Timo,

Here is an important quote from the Goggle document mentioned in the prior 
thread:

   "They [compactions] also drop deletion markers if there are no higher 
numbered levels that contain a file whose range overlaps the current key."

The quote is from here:  http://leveldb.googlecode.com/svn/trunk/doc/impl.html

I would guess that the 10,000+ files you have sitting at Level-5 contain your 
stale data and some stale tombstones.   Those 10,000+ files are preventing data 
discard at lower levels.  And Level-5 does not get compactions very often.  
There have been random discussions within Basho about creating targeted 
compactions and/or supporting data expiration in leveldb.  As of today, nothing 
has happened but talking.

So …

There is a blind deleting approach that you could consider, especially if you 
are running Riak 1.3 or more recent.  This approach is simply:

- stop the Riak vnode,
- look at creation date of files in the vnode's directory,
- manually delete the files older than your cutoff date,
- run Riak repair on the vnode so that leveldb can create a MANIFEST that 
matches the files remaining.

Otherwise …

You can continue to wait for the compactions to purge old data.  If you are 
running Riak 1.3 or more recent, you can look at the creation date of files in 
each vnode's sst_5 subdirectory.  Those dates will give you a feel for how 
often your highest numbered levels receive compactions.


No, I am not happy with this reply.  I will spend some time considering how 
this issue could be better addressed.

One question for you:  What is the nature of your "key"?  Is it random, date 
based (increasing), etc.?

**Data section:**
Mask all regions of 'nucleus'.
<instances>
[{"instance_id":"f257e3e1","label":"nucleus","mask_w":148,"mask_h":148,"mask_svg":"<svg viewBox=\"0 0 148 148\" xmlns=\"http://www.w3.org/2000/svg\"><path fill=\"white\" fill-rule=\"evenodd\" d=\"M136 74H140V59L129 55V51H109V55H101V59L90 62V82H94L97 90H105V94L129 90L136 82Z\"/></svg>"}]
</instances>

**Exercise requirements:**
In the forum reply about leveldb compactions, which subdirectory of each vnode holds the files whose creation dates show how often the highest-numbered levels are compacted? The data comes from a separate source.

**Solution below:**
The sst_5 subdirectory.